- Super Famicom cover art
- Developer: Konami
- Publisher: Konami
- Director: Etsunobu Ebisu
- Producer: Shigeharu Umezaki
- Designer: Koichi Ogawa
- Composers: Kazuhiko Uehara; Tomoya Tomita; Nobuyuki Akena;
- Series: Ganbare Goemon
- Platforms: Super Famicom, Game Boy Advance
- Release: Super Famicom JP: December 22, 1993; Game Boy Advance JP: April 21, 2005;
- Genre: Action-adventure
- Modes: Single-player, multiplayer

= Ganbare Goemon 2: Kiteretsu Shōgun McGuiness =

1993 video game

Ganbare Goemon 2: Kiteretsu Shōgun McGuiness (がんばれゴエモン2 奇天烈将軍マッギネス? lit. "Go For It Goemon 2: Very Strange General McGuiness") is an action-adventure game by Konami, which was released for the Super Famicom in 1993.

It was also ported to the Game Boy Advance along with Ganbare Goemon: Yukihime Kyūshutsu Emaki as Kessakusen! Ganbare Goemon 1 & 2 only in Japan in 2005.

It is the second game in the Japanese video game series Ganbare Goemon to be released on the Super Famicom, and a sequel to The Legend of the Mystical Ninja, and the eighth mainline installment overall. It has also been released for the Virtual Console in Japan. The game was re-released 2026 via the Ganbare Goemon! Daishūgō compilation.

==Gameplay==

Goemon inside the Goemon Impact mecha running across the field while destroying buildings

In contrast to its predecessor, the majority of the game involves vertically and horizontally scrolling platform levels. The main characters and basic gameplay elements remain the same however, with the game being a cross-genre, cooperative platformer with RPG elements and sub-games scattered across a number of towns.

==Plot==

The game features a general from the west called McGuinness who invades Japan with an army of bunny men led by warriors known as the Marvel 5. The plot is an allusion to Matthew C. Perry's visit to Japan in the 19th century.
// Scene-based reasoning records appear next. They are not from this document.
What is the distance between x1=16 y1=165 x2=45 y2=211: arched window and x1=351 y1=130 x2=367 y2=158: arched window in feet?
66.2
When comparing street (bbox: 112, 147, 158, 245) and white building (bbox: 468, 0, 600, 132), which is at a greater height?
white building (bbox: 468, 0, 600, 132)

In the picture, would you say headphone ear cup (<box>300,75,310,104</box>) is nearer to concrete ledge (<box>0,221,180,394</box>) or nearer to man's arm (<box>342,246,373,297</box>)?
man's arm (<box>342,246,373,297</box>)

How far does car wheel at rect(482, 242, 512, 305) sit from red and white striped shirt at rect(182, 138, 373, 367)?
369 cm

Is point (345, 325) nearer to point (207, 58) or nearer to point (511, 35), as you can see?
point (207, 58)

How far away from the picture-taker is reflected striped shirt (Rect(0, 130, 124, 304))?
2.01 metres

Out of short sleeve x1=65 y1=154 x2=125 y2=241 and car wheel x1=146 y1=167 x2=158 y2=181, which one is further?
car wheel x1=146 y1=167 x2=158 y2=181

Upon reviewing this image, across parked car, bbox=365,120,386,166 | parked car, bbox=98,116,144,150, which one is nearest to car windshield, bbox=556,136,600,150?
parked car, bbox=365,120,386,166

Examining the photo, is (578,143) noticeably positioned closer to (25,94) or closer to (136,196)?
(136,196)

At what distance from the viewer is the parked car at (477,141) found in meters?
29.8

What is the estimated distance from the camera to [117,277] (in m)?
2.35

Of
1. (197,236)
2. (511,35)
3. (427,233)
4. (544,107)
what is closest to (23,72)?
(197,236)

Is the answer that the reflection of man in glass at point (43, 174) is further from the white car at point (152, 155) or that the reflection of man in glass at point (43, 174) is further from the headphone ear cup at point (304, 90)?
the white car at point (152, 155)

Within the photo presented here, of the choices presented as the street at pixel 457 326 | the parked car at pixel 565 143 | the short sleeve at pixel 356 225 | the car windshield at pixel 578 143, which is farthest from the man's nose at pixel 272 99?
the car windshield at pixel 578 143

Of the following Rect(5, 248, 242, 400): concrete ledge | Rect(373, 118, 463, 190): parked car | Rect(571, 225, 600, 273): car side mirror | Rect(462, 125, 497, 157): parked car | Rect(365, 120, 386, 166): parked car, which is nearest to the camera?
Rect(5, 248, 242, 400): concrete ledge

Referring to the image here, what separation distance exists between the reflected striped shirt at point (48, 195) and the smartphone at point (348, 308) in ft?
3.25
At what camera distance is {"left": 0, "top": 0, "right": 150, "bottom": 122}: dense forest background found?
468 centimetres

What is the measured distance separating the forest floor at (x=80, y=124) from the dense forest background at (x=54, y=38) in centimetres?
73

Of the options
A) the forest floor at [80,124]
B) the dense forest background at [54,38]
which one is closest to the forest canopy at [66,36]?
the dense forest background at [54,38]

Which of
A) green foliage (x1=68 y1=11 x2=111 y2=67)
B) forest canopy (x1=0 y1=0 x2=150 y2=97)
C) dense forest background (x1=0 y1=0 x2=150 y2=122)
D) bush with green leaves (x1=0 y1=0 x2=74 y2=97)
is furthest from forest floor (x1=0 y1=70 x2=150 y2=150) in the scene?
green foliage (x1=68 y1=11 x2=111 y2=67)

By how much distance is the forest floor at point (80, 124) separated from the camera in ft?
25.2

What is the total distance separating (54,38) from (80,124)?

== Development and release ==

Ganbare Goemon 2: Kiteretsu Shōgun McGuiness was developed by Konami. An English fan translation was created by DDSTranslation and released in 2020.

==Reception==

The game was critically acclaimed. In March 1994, Super Play awarded it 90% and stated that the game was "even more satisfying than the original" with "much more detailed and involving" platform sections. It summarised the game as being "one of the most consistently entertaining and enjoyable games" on any system. Computer and Video Games described the game as original, challenging and large, and as one of the best games released on the SNES that year. Edge described the game as taking "all the best bits from the original" and simplifying them, thus mitigating the criticisms levelled at the predecessor for being too sprawling and open. It summarised the game as blending "brilliant" graphics, "great" sound and "near perfect" playability into one "explosive" package. According to Peer Schneider of IGN in a retrospective, "Goemon 2 is the best co-op platformer on the Super NES", and had critical success in Japan.

Review scores
| Publication | Score |
|---|---|
| Consoles + | 93% |
| Computer and Video Games | 90/100 |
| Edge | 9/10 |
| Famitsu | 31/40 |
| GamesMaster | 93% |
| Joypad | 90% |
| Mega Fun | 85% |
| Super Play | 90% |
| Super Control | 92% |
| Super Gamer | 89/100 |
| Super Power | 91/100 |

==Sequels==
Two further sequels were released for the Super Famicom: Ganbare Goemon 3: Shishi Jūrokubē no Karakuri Manjigatame in 1994, and Ganbare Goemon Kirakira Dōchū: Boku ga Dancer ni Natta Wake in 1995.